• **Objective**:
Please set out all of the material below as a numbered list, one line per item, and leave out the blank lines.

--- --- ---

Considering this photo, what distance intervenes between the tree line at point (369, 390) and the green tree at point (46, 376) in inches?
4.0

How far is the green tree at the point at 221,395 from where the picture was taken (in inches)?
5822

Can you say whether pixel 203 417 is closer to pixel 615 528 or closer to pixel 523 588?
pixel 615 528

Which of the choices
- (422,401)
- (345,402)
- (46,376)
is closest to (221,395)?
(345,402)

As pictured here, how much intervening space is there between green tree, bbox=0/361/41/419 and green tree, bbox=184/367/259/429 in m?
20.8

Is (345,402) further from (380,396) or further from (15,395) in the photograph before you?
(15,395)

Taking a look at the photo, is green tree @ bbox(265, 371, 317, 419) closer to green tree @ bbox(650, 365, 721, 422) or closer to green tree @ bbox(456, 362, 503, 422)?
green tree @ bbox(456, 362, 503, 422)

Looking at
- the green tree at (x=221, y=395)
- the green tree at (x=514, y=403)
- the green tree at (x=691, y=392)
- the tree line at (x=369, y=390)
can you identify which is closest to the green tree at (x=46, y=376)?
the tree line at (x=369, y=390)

--- --- ---

• **Exercise result**:
1. Considering this photo, what distance intervenes between the tree line at point (369, 390) and the green tree at point (46, 376) in inches?
2. 4.0
3. How far is the green tree at the point at 221,395 from where the picture was taken (in inches)?
4. 5822
5. Can you say whether pixel 203 417 is closer to pixel 615 528 or closer to pixel 523 588?
6. pixel 615 528
7. Which of the choices
8. - (422,401)
9. - (345,402)
10. - (46,376)
11. is closest to (221,395)?
12. (345,402)
13. As pictured here, how much intervening space is there between green tree, bbox=0/361/41/419 and green tree, bbox=184/367/259/429 in m?
14. 20.8
15. Is (345,402) further from (380,396) or further from (15,395) in the photograph before you?
16. (15,395)
17. Taking a look at the photo, is green tree @ bbox(265, 371, 317, 419) closer to green tree @ bbox(650, 365, 721, 422) or closer to green tree @ bbox(456, 362, 503, 422)?
18. green tree @ bbox(456, 362, 503, 422)
19. Looking at
20. - the green tree at (x=221, y=395)
21. - the green tree at (x=514, y=403)
22. - the green tree at (x=691, y=392)
23. - the tree line at (x=369, y=390)
24. can you identify which is closest to the green tree at (x=46, y=376)?
25. the tree line at (x=369, y=390)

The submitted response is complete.